The effect of that simple statement stunned White Deer. He slowly looked toward the wagon prison and saw Ben Moore with his head down in shame. “Yeah, Indians are savages.”
“I say we just wait and see,” added the wagon master.
Corey Hill began ranting hysterically at Alastar causing an up rise in the other passengers. They wanted to attack the Indians and be done with it.
“How do you know they’re going to attack us?” Alastar added. “Their fight is with the army, not us.”
“Because we’re white skinned!” Shouted Ann Reynolds from the back of the crowd. “Those beasts don’t know what good Christian folks are. They just see us as threats, when in reality, they’re the beasts. They are all devils!”
“Think of the children,” said Alma Sims, the school teacher. “We can get them while they sleep. Kill those sick bastards!”
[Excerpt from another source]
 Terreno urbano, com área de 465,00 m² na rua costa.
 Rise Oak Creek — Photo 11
Alastar released his breath in a stark hiss and shot her a look of outright exasperation. To his right, White Deer’s face looked tight. His mouth a shocked and rounded circle with no words coming out.
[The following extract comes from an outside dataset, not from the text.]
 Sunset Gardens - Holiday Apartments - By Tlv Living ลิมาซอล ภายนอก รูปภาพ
Cindy Adams dealt the wagon master a startled, questioning look. “We have a baby. I can’t believe you would risk his life. Alastar, we’re people, they’re animals.”
Alastar was standing by his horse, ferocious tension screaming from his stillness. His heart sank at the actions of his passengers. They were filled with dangerous emotions, and the hatred for another race was crystal clear.
“Let me tell you good Christian people something,” he started. “We are going back to our wagons and we’re going to forget about those Indians. If I catch anyone trying to leave the train, I will have you tied and horse whipped!”
He was dead serious so the crowd grumbled as they walked away leaving only the scout and the wagon master standing in the clearing.
“What are we going to do?” White Deer asked.
“Go back and watch their movements,” he replied. “Let me know everything that happens.”
White deer nodded and jumped back on his horse. He jerked the black stallion’s head around, his face pale with fear.
The next morning the sunlight filtered through the wagon trains. There was no breeze as the air was almost still. White Deer rode into the train and the wagon train master’s face turned sullen.
“The army slaughter the Sioux,” he said with a flat voice. “They came in while they were sleeping and they murdered every man, woman and child.”
Alastar threw a saddle on his horse and mounted. Glancing at White Deer he swore viciously.
“Alastar, there is no need to go there.”
“I know, but they’re going to hear my voice.”
White Deer thought about what the passengers said as his eyes swept the wagon trains.